## EXERCISE DIRECTIONS:
All lines in the records below from the line with "Ready to Ship" through the line with "Senzor: termostat; NC;" are to be given again exactly, both ends included; the pictures are to be left out.

## DATA UNDER STUDY:
——————————

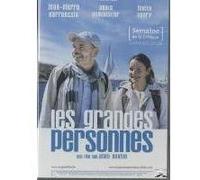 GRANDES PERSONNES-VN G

——————————

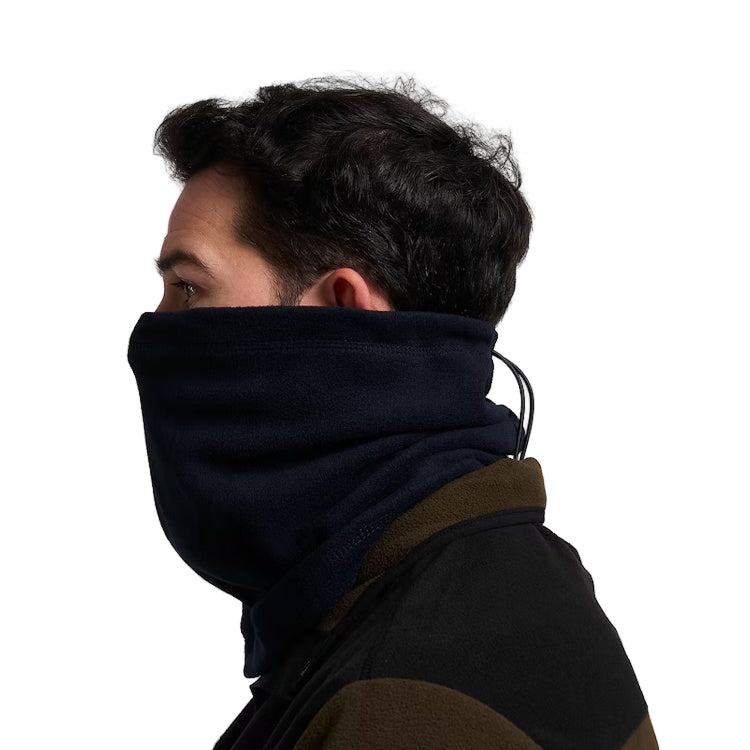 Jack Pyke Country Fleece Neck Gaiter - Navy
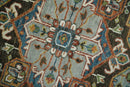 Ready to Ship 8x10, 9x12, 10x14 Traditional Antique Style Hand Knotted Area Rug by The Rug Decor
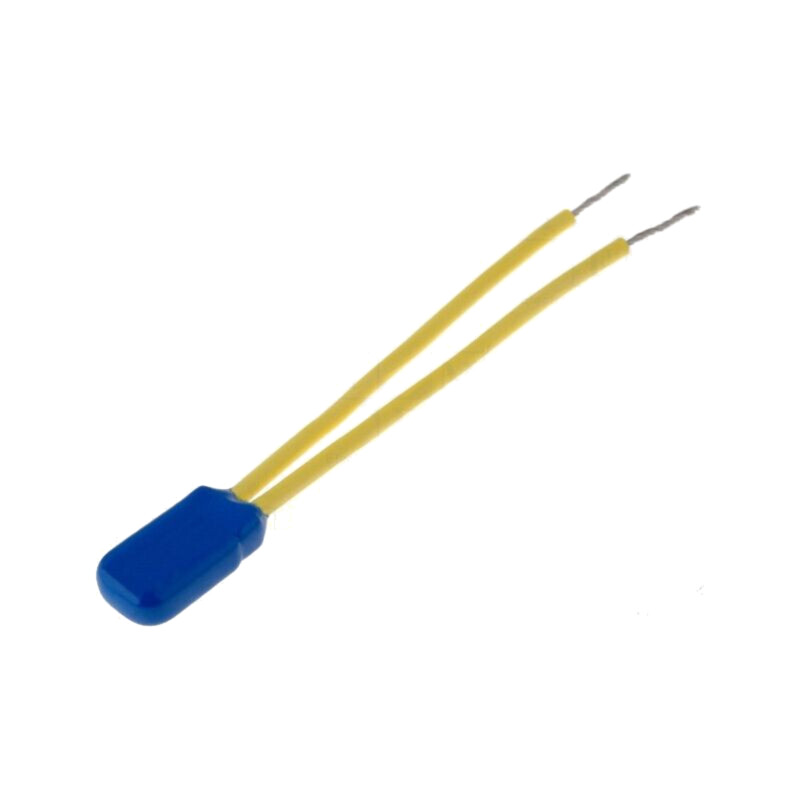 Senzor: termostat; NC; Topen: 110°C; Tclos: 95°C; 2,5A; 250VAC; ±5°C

——————————

## OUTPUT FOR THIS EXERCISE:
 Ready to Ship 8x10, 9x12, 10x14 Traditional Antique Style Hand Knotted Area Rug by The Rug Decor
 Senzor: termostat; NC; Topen: 110°C; Tclos: 95°C; 2,5A; 250VAC; ±5°C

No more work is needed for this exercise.